Re: Perform streaming logical transactions by background workers and parallel apply

From: Amit Kapila <amit(dot)kapila16(at)gmail(dot)com>
To: "houzj(dot)fnst(at)fujitsu(dot)com" <houzj(dot)fnst(at)fujitsu(dot)com>
Cc: Masahiko Sawada <sawada(dot)mshk(at)gmail(dot)com>, "wangw(dot)fnst(at)fujitsu(dot)com" <wangw(dot)fnst(at)fujitsu(dot)com>, Peter Smith <smithpb2250(at)gmail(dot)com>, Dilip Kumar <dilipbalaut(at)gmail(dot)com>, "shiy(dot)fnst(at)fujitsu(dot)com" <shiy(dot)fnst(at)fujitsu(dot)com>, PostgreSQL Hackers <pgsql-hackers(at)lists(dot)postgresql(dot)org>
Subject: Re: Perform streaming logical transactions by background workers and parallel apply
Date: 2022-12-14 06:48:41
Message-ID: CAA4eK1Kumnc+AR86AGJ666+4Ebfny+nMbs_JZSW3O__UEiGp6w@mail.gmail.com
Views: Raw Message | Whole Thread | Download mbox | Resend email
Thread:
Lists: pgsql-hackers

On Wed, Dec 14, 2022 at 9:50 AM houzj(dot)fnst(at)fujitsu(dot)com
<houzj(dot)fnst(at)fujitsu(dot)com> wrote:
>
> On Tuesday, December 13, 2022 11:25 PM Masahiko Sawada <sawada(dot)mshk(at)gmail(dot)com> wrote:
> >
> > Here are comments on v59 0001, 0002 patches:
>
> Thanks for the comments!
>
> > +void
> > +pa_increment_stream_block(ParallelApplyWorkerShared *wshared) {
> > + while (1)

--------

> WHAT YOU WILL DO
A) Using the mailing-list message on streaming logical transactions, turn the header block starting "From: Amit Kapila" into a short list that keeps its main facts.
B) Carry on the mailing-list message on streaming logical transactions from the point where it stops.

> DATA
--------

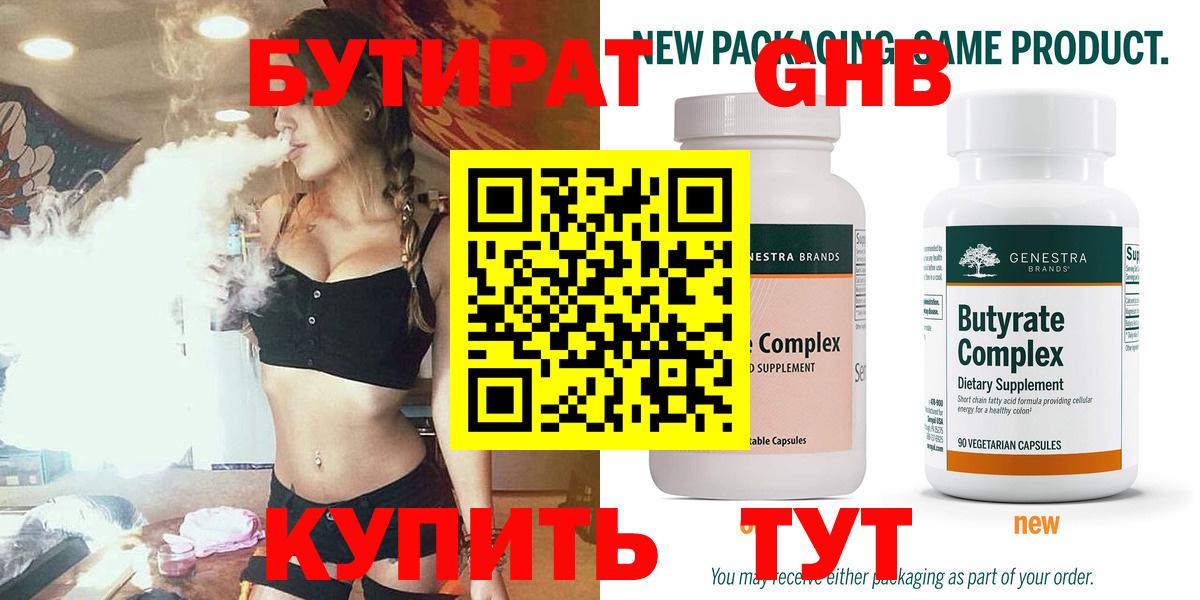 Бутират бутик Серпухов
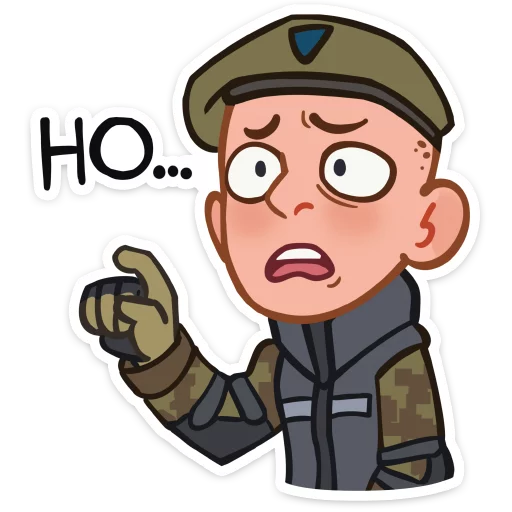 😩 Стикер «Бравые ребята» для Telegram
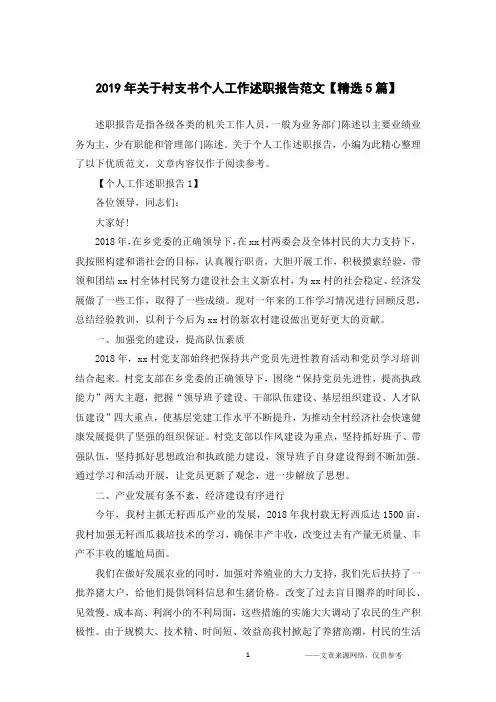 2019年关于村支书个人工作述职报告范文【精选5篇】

--------

> ANSWERS IN ORDER
A)
- Sender: Amit Kapila
- Recipient: houzj(dot)fnst(at)fujitsu(dot)com
- Copied: Masahiko Sawada, wangw(dot)fnst(at)fujitsu(dot)com, Peter Smith, Dilip Kumar, shiy(dot)fnst(at)fujitsu(dot)com, and the PostgreSQL Hackers list
- Subject: Re: Perform streaming logical transactions by background workers and parallel apply
- Date: 2022-12-14 06:48:41
- List: pgsql-hackers

B)
> > + {
> > + SpinLockAcquire(&wshared->mutex);
> > +
> > + /*
> > + * Don't try to increment the count if the parallel
> > apply worker is
> > + * taking the stream lock. Otherwise, there would be
> > a race condition
> > + * that the parallel apply worker checks there is no
> > pending streaming
> > + * block and before it actually starts waiting on a
> > lock, the leader
> > + * sends another streaming block and take the stream
> > lock again. In
> > + * this case, the parallel apply worker will start
> > waiting for the next
> > + * streaming block whereas there is actually a
> > pending streaming block
> > + * available.
> > + */
> > + if (!wshared->pa_wait_for_stream)
> > + {
> > + wshared->pending_stream_count++;
> > + SpinLockRelease(&wshared->mutex);
> > + break;
> > + }
> > +
> > + SpinLockRelease(&wshared->mutex);
> > + }
> > +}
> >
> > I think we should add an assertion to check if we don't hold the stream lock.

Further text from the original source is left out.